### PROVIDED DATA
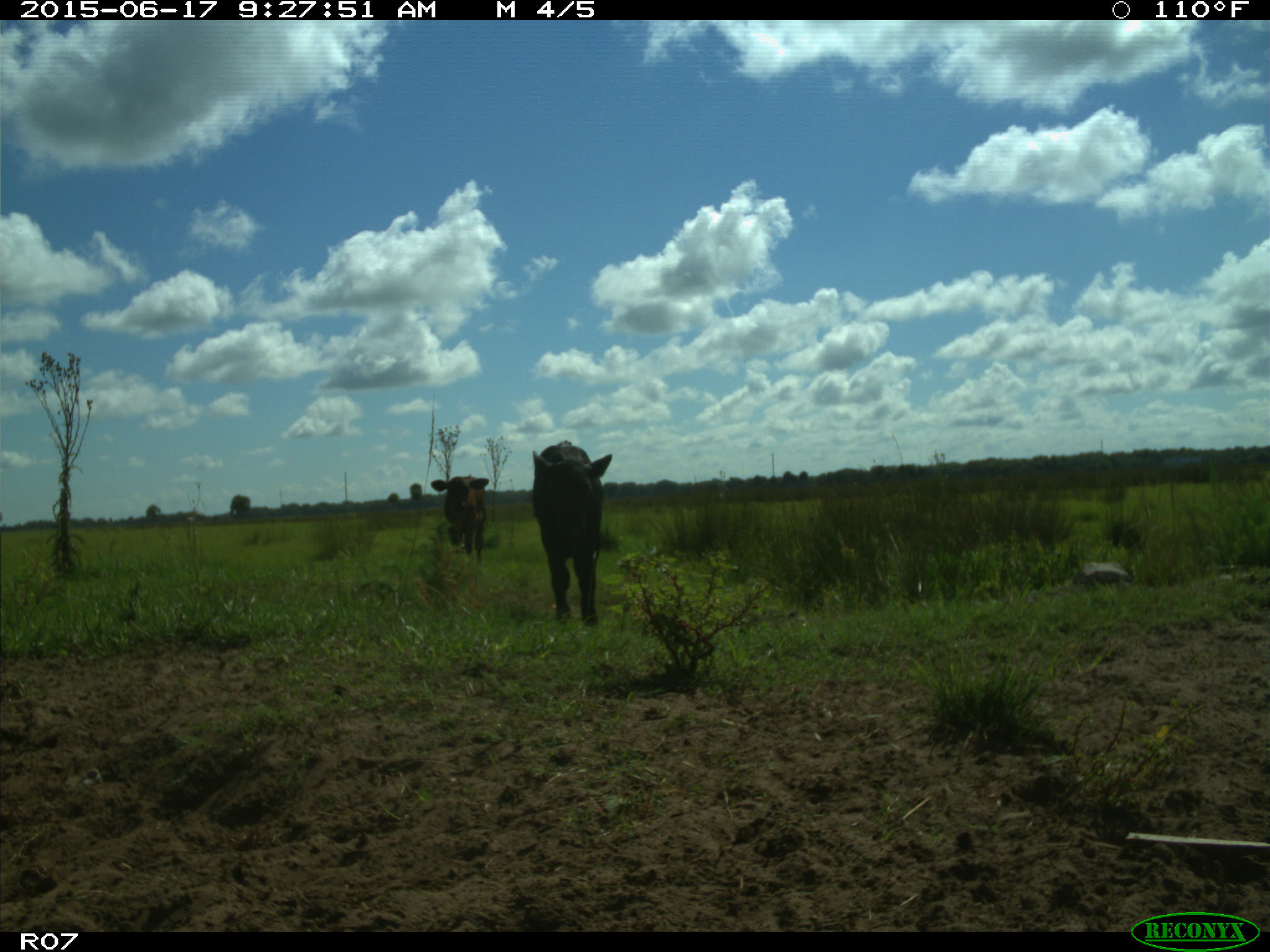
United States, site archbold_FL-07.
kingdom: Animalia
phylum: Chordata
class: Mammalia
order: Artiodactyla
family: Bovidae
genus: Bos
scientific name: Bos taurus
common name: domestic cow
Bos taurus (domestic cow).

### WHAT NEEDS TO BE DONE
Transcribe each line above exactly, pictures excluded.

### OUTPUT FOR THIS EXERCISE
United States, site archbold_FL-07.
kingdom: Animalia
phylum: Chordata
class: Mammalia
order: Artiodactyla
family: Bovidae
genus: Bos
scientific name: Bos taurus
common name: domestic cow
Bos taurus (domestic cow).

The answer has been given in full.